(Description of the task) Will you transcribe all the entries word for word, skipping the pictures they hold?

(Supplied material)
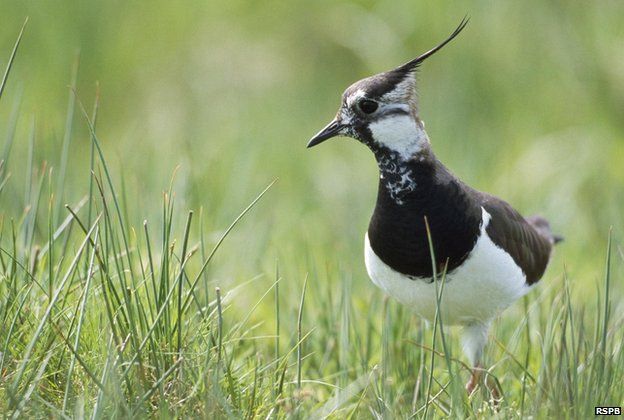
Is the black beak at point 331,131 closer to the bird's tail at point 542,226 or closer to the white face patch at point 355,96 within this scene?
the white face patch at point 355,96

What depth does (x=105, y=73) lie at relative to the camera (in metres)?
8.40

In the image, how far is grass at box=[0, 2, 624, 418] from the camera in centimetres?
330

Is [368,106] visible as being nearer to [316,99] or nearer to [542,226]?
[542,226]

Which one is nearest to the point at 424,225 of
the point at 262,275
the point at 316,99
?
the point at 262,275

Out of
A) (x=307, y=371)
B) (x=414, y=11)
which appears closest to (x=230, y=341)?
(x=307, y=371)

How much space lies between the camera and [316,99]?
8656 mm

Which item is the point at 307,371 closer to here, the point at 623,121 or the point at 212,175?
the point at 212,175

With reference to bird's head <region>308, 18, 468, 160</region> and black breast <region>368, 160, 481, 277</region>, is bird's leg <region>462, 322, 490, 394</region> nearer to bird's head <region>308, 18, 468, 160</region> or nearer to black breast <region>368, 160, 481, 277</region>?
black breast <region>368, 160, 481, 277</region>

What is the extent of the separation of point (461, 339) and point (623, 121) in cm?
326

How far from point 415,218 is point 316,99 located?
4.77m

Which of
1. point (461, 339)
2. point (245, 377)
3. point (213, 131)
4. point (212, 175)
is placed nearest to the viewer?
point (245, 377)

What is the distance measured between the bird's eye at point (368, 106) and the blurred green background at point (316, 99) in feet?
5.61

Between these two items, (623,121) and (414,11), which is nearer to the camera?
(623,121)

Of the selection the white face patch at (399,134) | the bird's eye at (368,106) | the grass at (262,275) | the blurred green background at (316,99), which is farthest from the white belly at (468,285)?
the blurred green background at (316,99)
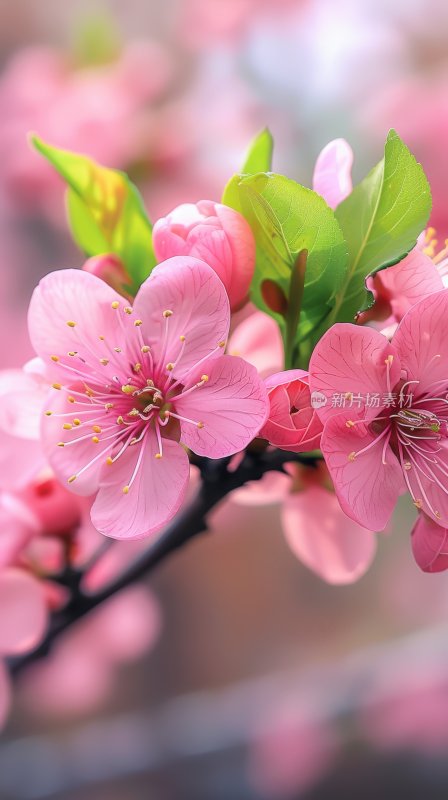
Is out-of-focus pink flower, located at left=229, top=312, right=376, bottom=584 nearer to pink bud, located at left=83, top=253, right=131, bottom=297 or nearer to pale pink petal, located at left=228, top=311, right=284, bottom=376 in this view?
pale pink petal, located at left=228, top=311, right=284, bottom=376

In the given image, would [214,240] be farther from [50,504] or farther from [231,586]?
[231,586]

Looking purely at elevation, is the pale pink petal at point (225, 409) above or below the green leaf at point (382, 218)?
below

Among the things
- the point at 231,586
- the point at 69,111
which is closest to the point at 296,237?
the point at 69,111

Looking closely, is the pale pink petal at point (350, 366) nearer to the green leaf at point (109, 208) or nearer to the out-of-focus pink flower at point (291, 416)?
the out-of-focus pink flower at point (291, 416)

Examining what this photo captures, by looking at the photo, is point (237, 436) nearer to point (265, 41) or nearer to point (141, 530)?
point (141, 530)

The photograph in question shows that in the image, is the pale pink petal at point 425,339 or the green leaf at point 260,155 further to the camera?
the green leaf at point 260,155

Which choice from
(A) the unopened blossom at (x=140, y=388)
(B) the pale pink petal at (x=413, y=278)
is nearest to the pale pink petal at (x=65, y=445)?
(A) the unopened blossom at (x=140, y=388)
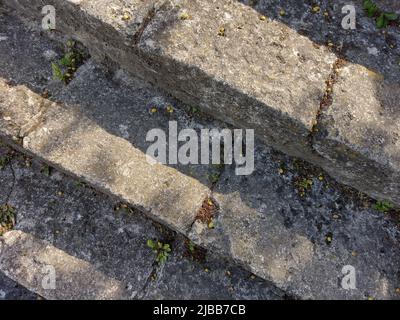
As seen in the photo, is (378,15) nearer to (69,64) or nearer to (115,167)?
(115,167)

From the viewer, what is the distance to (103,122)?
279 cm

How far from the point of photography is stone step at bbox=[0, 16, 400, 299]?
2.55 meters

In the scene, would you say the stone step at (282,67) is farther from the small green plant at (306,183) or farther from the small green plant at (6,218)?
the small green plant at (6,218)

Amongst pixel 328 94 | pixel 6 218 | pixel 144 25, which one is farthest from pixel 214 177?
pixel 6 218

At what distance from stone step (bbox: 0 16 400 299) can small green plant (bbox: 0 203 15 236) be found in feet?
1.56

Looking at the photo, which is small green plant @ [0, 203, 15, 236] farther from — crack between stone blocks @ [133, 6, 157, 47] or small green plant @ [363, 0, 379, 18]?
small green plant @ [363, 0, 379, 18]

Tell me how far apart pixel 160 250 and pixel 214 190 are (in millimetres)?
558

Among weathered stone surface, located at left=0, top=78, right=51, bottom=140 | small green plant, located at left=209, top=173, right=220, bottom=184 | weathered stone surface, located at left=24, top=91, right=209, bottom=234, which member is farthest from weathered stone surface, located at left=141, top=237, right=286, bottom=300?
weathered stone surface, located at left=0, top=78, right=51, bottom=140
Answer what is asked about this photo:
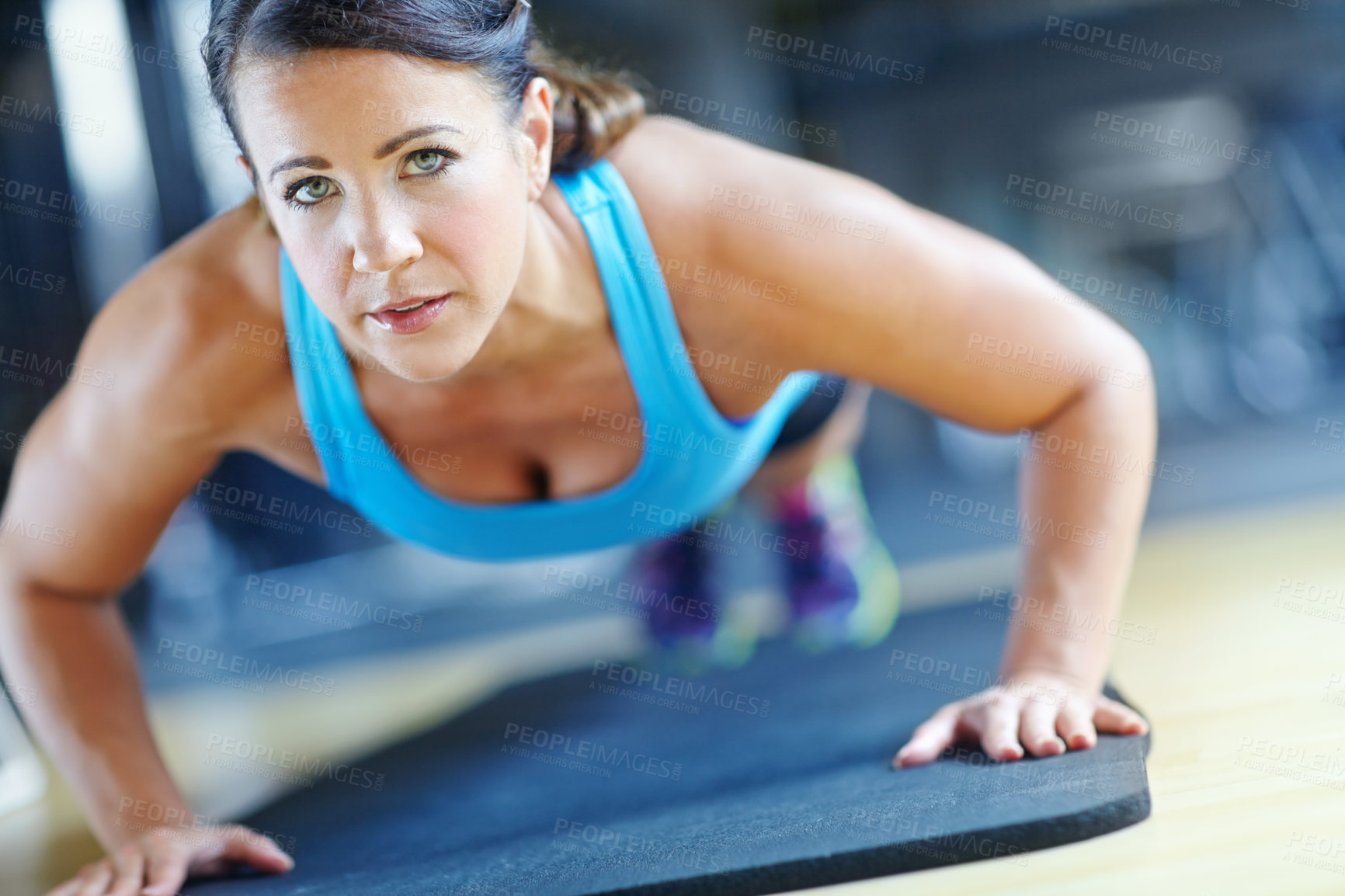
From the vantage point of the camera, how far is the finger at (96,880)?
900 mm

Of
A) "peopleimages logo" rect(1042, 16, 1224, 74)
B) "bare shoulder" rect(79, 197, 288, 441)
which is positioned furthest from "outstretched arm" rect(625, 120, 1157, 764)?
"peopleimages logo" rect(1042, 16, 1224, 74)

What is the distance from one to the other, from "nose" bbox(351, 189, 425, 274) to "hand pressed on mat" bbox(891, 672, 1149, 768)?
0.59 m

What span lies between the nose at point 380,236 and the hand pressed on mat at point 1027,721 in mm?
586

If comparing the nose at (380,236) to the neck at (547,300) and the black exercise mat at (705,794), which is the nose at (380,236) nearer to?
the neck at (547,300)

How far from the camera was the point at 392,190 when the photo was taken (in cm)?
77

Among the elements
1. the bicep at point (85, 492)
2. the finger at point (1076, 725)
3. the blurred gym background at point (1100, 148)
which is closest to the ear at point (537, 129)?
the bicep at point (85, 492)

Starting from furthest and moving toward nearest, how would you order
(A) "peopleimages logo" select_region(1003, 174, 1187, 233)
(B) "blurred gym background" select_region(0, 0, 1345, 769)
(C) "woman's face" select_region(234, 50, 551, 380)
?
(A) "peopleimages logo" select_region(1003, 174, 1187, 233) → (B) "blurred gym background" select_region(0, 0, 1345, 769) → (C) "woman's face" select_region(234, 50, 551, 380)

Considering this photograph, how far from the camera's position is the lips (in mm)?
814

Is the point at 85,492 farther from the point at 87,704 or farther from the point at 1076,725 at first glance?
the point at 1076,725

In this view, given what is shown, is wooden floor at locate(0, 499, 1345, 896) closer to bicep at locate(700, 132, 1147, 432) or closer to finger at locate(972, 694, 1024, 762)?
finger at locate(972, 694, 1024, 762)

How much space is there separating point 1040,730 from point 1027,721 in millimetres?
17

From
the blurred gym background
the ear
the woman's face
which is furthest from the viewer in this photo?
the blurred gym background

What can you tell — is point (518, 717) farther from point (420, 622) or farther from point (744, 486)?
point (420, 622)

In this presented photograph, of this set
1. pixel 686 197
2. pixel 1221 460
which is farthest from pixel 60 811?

(Finished exercise)
Is the black beak at point 331,131 closer to the bird's tail at point 542,226 or closer to the white face patch at point 355,96 within this scene?
the white face patch at point 355,96

What depth does (x=105, y=73) lie at relative to the camera (in metres)?
8.40

In the image, how far is grass at box=[0, 2, 624, 418] from the camera in centimetres?
330

Is [368,106] visible as being nearer to [316,99] or nearer to [542,226]?
[542,226]

Which one is nearest to the point at 424,225 of
the point at 262,275
the point at 316,99
?
the point at 262,275

Out of
A) (x=307, y=371)
B) (x=414, y=11)
which appears closest to (x=230, y=341)?
(x=307, y=371)

How much space lies between the camera and [316,99]?
8656 mm

Which item is the point at 307,371 closer to here, the point at 623,121 or the point at 212,175?
the point at 212,175

With reference to bird's head <region>308, 18, 468, 160</region> and black breast <region>368, 160, 481, 277</region>, is bird's leg <region>462, 322, 490, 394</region> nearer to bird's head <region>308, 18, 468, 160</region> or nearer to black breast <region>368, 160, 481, 277</region>?
black breast <region>368, 160, 481, 277</region>

What is the extent of the separation of point (461, 339) and point (623, 121) in cm?
326

How far from point 415,218 is point 316,99 located?
4.77m

Which of
1. point (461, 339)
2. point (245, 377)
3. point (213, 131)
4. point (212, 175)
is placed nearest to the viewer?
point (245, 377)

What is the distance measured between the bird's eye at point (368, 106) and the blurred green background at point (316, 99) in feet?
5.61

Between these two items, (623,121) and (414,11), which is nearer to the camera?
(623,121)

Of the selection the white face patch at (399,134) | the bird's eye at (368,106) | the grass at (262,275) | the blurred green background at (316,99), which is farthest from the white belly at (468,285)?
the blurred green background at (316,99)
Is out-of-focus pink flower, located at left=229, top=312, right=376, bottom=584 nearer to pink bud, located at left=83, top=253, right=131, bottom=297 or nearer to pale pink petal, located at left=228, top=311, right=284, bottom=376 in this view?
pale pink petal, located at left=228, top=311, right=284, bottom=376

In the given image, would [214,240] be farther from [50,504] or farther from [231,586]?
[231,586]

Looking purely at elevation, is the pale pink petal at point (225, 409) above or below the green leaf at point (382, 218)?
below

Among the things
- the point at 231,586
- the point at 69,111
which is closest to the point at 296,237?
the point at 69,111

Looking closely, is the pale pink petal at point (350, 366) nearer to the green leaf at point (109, 208) or nearer to the out-of-focus pink flower at point (291, 416)?
the out-of-focus pink flower at point (291, 416)

Examining what this photo captures, by looking at the photo, is point (237, 436) nearer to point (265, 41) or nearer to point (141, 530)?
point (141, 530)

The photograph in question shows that in the image, is the pale pink petal at point 425,339 or the green leaf at point 260,155 further to the camera?
the green leaf at point 260,155

Which choice from
(A) the unopened blossom at (x=140, y=388)
(B) the pale pink petal at (x=413, y=278)
is nearest to the pale pink petal at (x=65, y=445)?
(A) the unopened blossom at (x=140, y=388)
As seen in the photo, is (378,15) nearer to (69,64) or nearer to (115,167)?
(115,167)

From the viewer, what is the distance to (103,122)?
279 cm

How far from the point of photography is stone step at bbox=[0, 16, 400, 299]?
2.55 meters

In the scene, would you say the stone step at (282,67) is farther from the small green plant at (306,183) or farther from the small green plant at (6,218)?
the small green plant at (6,218)

Amongst pixel 328 94 | pixel 6 218 | pixel 144 25, which one is farthest from pixel 214 177?
pixel 6 218

At what distance from stone step (bbox: 0 16 400 299) can small green plant (bbox: 0 203 15 236) be found in feet?
1.56

Looking at the photo, which is small green plant @ [0, 203, 15, 236] farther from — crack between stone blocks @ [133, 6, 157, 47] or small green plant @ [363, 0, 379, 18]?
small green plant @ [363, 0, 379, 18]

Tell me how far apart pixel 160 250 and pixel 214 190 are (in millimetres)?
558

Among weathered stone surface, located at left=0, top=78, right=51, bottom=140 | small green plant, located at left=209, top=173, right=220, bottom=184 | weathered stone surface, located at left=24, top=91, right=209, bottom=234, which member is farthest from weathered stone surface, located at left=141, top=237, right=286, bottom=300?
weathered stone surface, located at left=0, top=78, right=51, bottom=140
Answer what is asked about this photo:
From the vantage point of the camera, how far is the finger at (96,880)?
900 mm

Of
A) "peopleimages logo" rect(1042, 16, 1224, 74)
B) "bare shoulder" rect(79, 197, 288, 441)
which is positioned furthest from "outstretched arm" rect(625, 120, 1157, 764)?
"peopleimages logo" rect(1042, 16, 1224, 74)

What is the distance from one to the other, from "nose" bbox(351, 189, 425, 274) to "hand pressed on mat" bbox(891, 672, 1149, 768)?
0.59 m

What span lies between the nose at point 380,236 and the hand pressed on mat at point 1027,721 in mm?
586

If comparing the nose at (380,236) to the neck at (547,300) and the black exercise mat at (705,794), which is the nose at (380,236) nearer to?
the neck at (547,300)

How far from the camera was the point at 392,190 when the photo was taken (in cm)?
77

Among the elements
1. the bicep at point (85, 492)
2. the finger at point (1076, 725)
3. the blurred gym background at point (1100, 148)
which is closest to the ear at point (537, 129)?
the bicep at point (85, 492)

Starting from furthest and moving toward nearest, how would you order
(A) "peopleimages logo" select_region(1003, 174, 1187, 233)
(B) "blurred gym background" select_region(0, 0, 1345, 769)
(C) "woman's face" select_region(234, 50, 551, 380)
?
(A) "peopleimages logo" select_region(1003, 174, 1187, 233) → (B) "blurred gym background" select_region(0, 0, 1345, 769) → (C) "woman's face" select_region(234, 50, 551, 380)

Considering this photograph, how far from the camera's position is the lips (in mm)?
814

Is the point at 85,492 farther from the point at 87,704 or farther from the point at 1076,725 at first glance?
the point at 1076,725

In this view, given what is shown, is wooden floor at locate(0, 499, 1345, 896) closer to bicep at locate(700, 132, 1147, 432) or closer to finger at locate(972, 694, 1024, 762)?
finger at locate(972, 694, 1024, 762)

How much space is there separating point 1040,730 from point 1027,721 in millimetres?
17

From
the blurred gym background
the ear
the woman's face
which is furthest from the viewer in this photo?
the blurred gym background

What can you tell — is point (518, 717) farther from point (420, 622) or farther from point (744, 486)?
point (420, 622)

In this presented photograph, of this set
1. pixel 686 197
2. pixel 1221 460
which is farthest from pixel 60 811?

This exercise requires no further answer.